Characteristics of hypokalemic paralysis secondary to type 1 renal tubular acidosis in primary sjogren syndrome
LIU Peng1,WANG Qian2,and PU Chuanqiang3
1.Department of VIP Neurology, Navy General Hospital of PLA, Beijing 100048, China; 2.Department of Emergency, General Hospital of Chinese People’s Armed Police Force, Beijing100039, China; 3. Department of Neurology, General Hospital of PLA, Beijing 100853, China
Abstract:Objective To explore the clinical features of hypokalemic paralysis secondary to type 1 renal tubular acidosis in primary sjogren syndrome.Methods We retrospectively studied eighteen cases of hypokalemic paralysis secondary to type 1 renal tubular acidosis in primary sjogren syndrome.Results The clinical manifestations of hypokalemic paralysis secondary to type 1 renal tubular acidosis preceded the development of sicca syndrome in eleven cases of primary sjogren syndrome.
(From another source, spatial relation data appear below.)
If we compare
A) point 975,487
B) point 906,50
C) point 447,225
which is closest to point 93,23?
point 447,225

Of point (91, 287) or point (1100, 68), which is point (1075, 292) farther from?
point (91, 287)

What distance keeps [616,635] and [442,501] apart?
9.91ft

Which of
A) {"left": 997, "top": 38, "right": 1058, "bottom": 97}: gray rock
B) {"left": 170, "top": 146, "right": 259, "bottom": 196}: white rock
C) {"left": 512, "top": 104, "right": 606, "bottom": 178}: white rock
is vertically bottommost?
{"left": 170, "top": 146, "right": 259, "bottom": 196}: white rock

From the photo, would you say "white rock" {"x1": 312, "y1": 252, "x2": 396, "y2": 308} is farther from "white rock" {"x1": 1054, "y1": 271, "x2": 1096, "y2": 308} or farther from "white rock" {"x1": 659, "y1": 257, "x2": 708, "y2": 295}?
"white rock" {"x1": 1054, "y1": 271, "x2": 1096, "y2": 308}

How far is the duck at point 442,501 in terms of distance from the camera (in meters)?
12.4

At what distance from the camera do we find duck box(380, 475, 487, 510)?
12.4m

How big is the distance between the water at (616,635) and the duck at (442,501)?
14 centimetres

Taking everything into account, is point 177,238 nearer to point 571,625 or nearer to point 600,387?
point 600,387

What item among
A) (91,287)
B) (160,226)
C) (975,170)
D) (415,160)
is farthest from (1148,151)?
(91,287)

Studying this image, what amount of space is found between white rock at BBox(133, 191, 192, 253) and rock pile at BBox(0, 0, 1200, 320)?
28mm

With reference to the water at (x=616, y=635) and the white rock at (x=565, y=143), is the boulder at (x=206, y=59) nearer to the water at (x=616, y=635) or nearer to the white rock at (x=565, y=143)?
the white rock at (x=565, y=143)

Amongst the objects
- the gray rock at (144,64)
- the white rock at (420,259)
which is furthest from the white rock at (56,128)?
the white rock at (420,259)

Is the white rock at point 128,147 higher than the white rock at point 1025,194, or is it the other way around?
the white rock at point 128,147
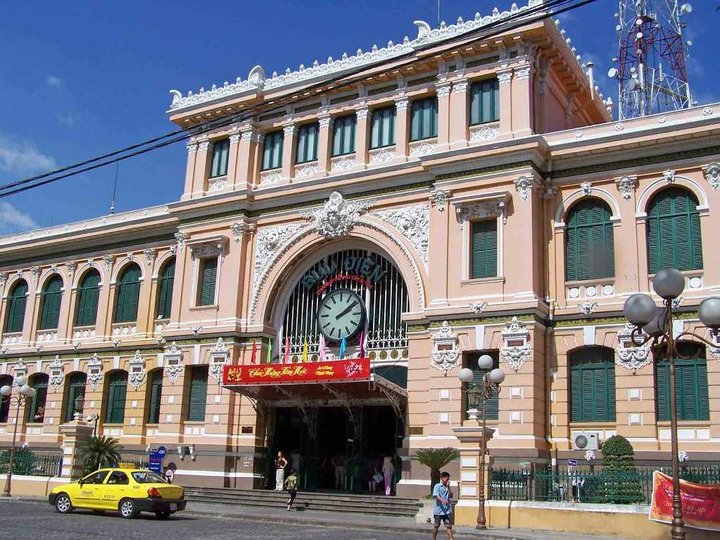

In the other seven cases, the prodromal symptoms were oral dryness (xerostomia) and dryness of eyes (kerato conjunctivitis sicca). All the eighteen cases had hypokalemic paralysis. Among the ten cases of bone disease, nine had osteoporosis, and one had osteomalacia.Conclusions Patients with hypokalemic paralysis secondary to renal tubular acidosis in primary sjogren syndrome have typical clinical features and early diagnosis can lead to proper treatment .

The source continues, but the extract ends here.